* **INSTRUÇÃO A**
Resuma em lista o parágrafo do texto sobre a diabetes tipo 2 que começa por "Nesta fase tardia", mantendo os factos principais.
* **INSTRUÇÃO B**
No texto sobre a diabetes tipo 2, transcreva o trecho que começa em "Na primeira fase" e termina em "gradualmente esta função.", trocando "organismo" por "corpo".

* **TEXTO DE ORIGEM**
◆ ◆ ◆ ◆ ◆

Na primeira fase da diabetes tipo 2, o organismo torna-se resistente à sua própria insulina. Devido a esta resistência, as células musculares, as células gordas (adipócitos) e as células hepáticas não retiram a glucose do sangue de forma eficiente, fazendo com que haja muito mais glucose no sangue que deveria. As células β-pancreáticas tentam compensar produzindo cada vez mais insulina, para que continue a fazer efeito, e activam ao máximo o seu metabolismo. Ao tornarem-se cada vez mais activas, as células “cansam-se” (perdem a sua capacidade de produzir insulina) e o pâncreas perde gradualmente esta função.

Nesta fase tardia, quase se poderia dizer que as células β-pancreáticas se esquecem do trabalho que deveriam fazer e começam a comportar-se como um outro tipo de células pancreáticas, as células α-pancreáticas. Ao contrário das células beta, as células alfa produzem uma molécula antagonista da insulina chamada glucagon, que se encarrega, precisamente, de mobilizar as gorduras a fim de aumentar ainda mais os níveis de açúcar no sangue.

Tanto as células alfa como as células beta agrupam-se normalmente numas estruturas densas chamadas ilhotas pancreáticas ou ilhotas de Langerhans. Além das células alfa e beta, estas ilhotas pancreáticas também podem conter células delta, gama, células g e células épsilon, que libertam outras hormonas importantes para a alimentação como a grelina, que gera a sensação de saciedade. Segundo um estudo recentemente realizado pelo centro de investigação City of Hope, em Los Angeles, o destino destas ilhotas poderia ser controlado por um gene denominado SMOC1, embora ainda seja necessário realizar mais testes para comprovar exactamente como funciona.

O autor principal do estudo, Adolfo García-Ocaña explica as suas descobertas da seguinte forma: “Em pessoas saudáveis, as células das ilhotas podem amadurecer em diferentes direcções. Algumas tornam-se mais parecidas com as células alfa, outras com as células beta, outras seguem o seu próprio caminho, mas, na diabetes tipo 2, todas acabam por se tornar alfa”. Geming Lu, co-autor do estudo, acrescenta: “Normalmente, o SMOC1 está activo nas células alfa das pessoas saudáveis, mas vimos que também começava a aparecer nas células beta das pessoas diabéticas, onde não deveria”.

Adolfo García-Ocaña no seu laboratorio.  CITY OF HOPE

Adolfo García-Ocaña no seu laboratorio.

◆ ◆ ◆ ◆ ◆

* **DADOS APRESENTADOS**

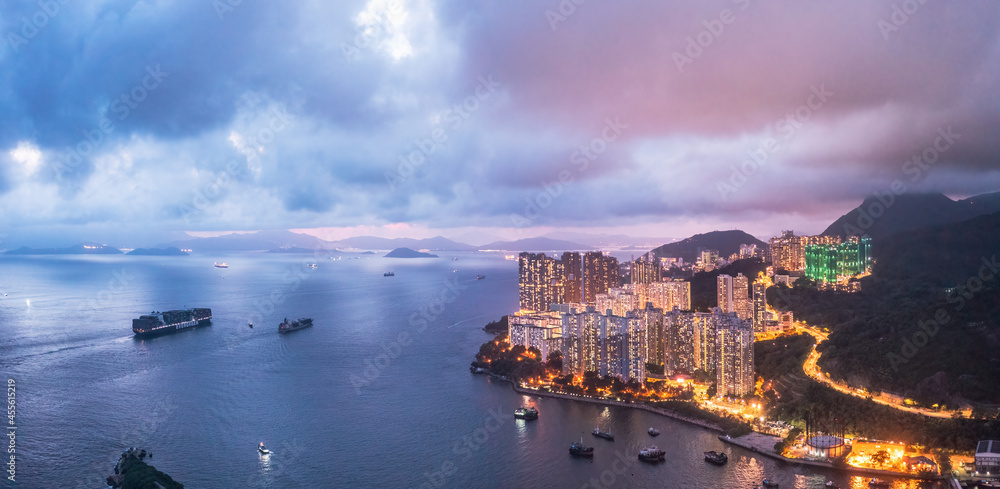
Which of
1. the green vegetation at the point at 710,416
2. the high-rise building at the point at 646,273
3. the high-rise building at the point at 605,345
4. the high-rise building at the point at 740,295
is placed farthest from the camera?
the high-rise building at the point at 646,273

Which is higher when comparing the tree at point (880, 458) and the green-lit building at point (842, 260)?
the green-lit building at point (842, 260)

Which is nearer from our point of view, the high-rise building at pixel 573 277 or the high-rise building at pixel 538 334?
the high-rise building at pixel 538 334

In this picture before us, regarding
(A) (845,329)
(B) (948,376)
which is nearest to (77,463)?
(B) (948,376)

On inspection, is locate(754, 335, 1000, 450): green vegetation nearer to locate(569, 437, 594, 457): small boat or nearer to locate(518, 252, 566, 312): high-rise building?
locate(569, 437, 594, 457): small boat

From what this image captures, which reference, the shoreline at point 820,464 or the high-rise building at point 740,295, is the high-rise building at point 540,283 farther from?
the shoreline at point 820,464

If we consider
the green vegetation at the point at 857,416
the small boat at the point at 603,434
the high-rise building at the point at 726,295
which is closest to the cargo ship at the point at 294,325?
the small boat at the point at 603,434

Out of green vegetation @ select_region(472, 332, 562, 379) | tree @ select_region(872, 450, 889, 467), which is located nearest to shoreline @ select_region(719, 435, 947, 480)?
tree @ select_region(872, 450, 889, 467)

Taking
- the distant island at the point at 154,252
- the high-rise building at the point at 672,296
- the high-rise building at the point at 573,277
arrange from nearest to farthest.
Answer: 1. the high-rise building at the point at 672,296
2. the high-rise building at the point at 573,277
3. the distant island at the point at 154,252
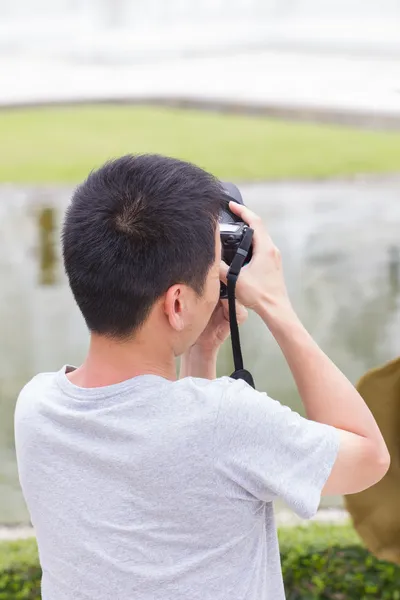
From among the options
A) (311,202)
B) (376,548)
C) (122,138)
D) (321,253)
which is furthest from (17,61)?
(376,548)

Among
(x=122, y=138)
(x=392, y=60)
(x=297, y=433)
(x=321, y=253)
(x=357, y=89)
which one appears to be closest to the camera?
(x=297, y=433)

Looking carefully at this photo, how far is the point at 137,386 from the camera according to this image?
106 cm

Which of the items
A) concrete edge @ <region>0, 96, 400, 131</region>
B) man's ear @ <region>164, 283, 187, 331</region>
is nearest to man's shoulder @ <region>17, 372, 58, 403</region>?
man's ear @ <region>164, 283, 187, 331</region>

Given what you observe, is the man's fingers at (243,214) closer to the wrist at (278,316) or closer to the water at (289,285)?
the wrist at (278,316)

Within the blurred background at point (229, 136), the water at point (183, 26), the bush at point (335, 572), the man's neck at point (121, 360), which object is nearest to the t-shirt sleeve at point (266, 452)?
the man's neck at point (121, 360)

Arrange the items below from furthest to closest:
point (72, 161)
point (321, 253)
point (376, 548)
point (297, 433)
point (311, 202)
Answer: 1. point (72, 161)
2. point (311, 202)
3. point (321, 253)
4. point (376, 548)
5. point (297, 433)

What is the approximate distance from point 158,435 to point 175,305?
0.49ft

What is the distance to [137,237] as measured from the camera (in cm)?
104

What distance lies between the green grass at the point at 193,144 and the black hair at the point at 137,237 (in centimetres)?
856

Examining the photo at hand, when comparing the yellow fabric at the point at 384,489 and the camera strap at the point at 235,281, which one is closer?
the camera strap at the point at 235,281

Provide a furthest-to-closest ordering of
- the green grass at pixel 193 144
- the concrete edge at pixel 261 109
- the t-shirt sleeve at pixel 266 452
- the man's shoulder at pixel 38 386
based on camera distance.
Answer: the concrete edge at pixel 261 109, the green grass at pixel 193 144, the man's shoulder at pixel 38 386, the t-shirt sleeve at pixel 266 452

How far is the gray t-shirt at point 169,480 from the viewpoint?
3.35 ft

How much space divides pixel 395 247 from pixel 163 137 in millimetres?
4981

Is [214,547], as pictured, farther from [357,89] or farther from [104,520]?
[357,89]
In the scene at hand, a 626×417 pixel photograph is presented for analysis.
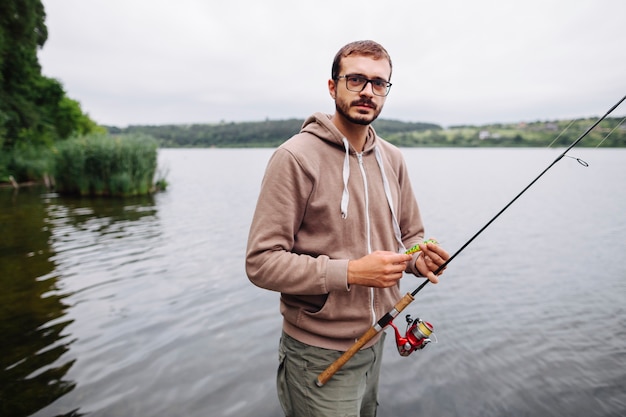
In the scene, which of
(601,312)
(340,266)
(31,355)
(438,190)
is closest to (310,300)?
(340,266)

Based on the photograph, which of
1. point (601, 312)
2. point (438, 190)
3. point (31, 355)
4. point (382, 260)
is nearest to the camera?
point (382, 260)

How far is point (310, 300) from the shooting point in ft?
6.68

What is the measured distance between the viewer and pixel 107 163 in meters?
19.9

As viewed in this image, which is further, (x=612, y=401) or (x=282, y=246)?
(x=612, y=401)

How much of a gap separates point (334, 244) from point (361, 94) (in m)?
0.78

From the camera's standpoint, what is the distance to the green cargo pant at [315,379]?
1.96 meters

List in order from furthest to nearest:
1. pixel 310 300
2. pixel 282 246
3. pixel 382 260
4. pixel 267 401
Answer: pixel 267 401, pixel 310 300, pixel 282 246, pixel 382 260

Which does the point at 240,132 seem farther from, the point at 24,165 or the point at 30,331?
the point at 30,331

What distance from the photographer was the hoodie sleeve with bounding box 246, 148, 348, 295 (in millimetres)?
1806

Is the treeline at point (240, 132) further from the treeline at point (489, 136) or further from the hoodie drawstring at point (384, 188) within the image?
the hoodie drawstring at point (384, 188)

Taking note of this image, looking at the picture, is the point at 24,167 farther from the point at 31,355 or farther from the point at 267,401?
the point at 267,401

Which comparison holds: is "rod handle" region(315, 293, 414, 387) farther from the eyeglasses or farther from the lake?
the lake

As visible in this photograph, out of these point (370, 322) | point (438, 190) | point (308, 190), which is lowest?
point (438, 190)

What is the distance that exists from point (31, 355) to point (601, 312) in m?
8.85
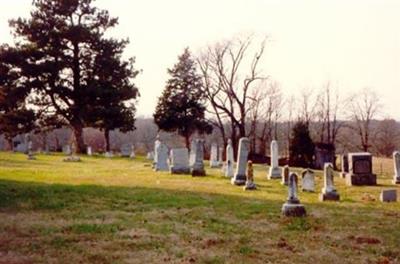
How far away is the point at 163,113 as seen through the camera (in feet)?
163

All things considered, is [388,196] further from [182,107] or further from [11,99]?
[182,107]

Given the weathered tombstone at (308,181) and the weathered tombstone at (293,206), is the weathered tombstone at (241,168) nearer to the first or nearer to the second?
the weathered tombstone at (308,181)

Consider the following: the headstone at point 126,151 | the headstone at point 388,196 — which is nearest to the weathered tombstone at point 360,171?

◆ ◆ ◆ ◆ ◆

* **A SUA RESPOSTA A**
- Na fase tardia, as células β-pancreáticas deixam de fazer o seu trabalho e passam a comportar-se como células α-pancreáticas.
- As células alfa produzem glucagon, uma molécula antagonista da insulina.
- O glucagon mobiliza as gorduras para aumentar ainda mais os níveis de açúcar no sangue.

* **A SUA RESPOSTA B**
Na primeira fase da diabetes tipo 2, o corpo torna-se resistente à sua própria insulina. Devido a esta resistência, as células musculares, as células gordas (adipócitos) e as células hepáticas não retiram a glucose do sangue de forma eficiente, fazendo com que haja muito mais glucose no sangue que deveria. As células β-pancreáticas tentam compensar produzindo cada vez mais insulina, para que continue a fazer efeito, e activam ao máximo o seu metabolismo. Ao tornarem-se cada vez mais activas, as células “cansam-se” (perdem a sua capacidade de produzir insulina) e o pâncreas perde gradualmente esta função.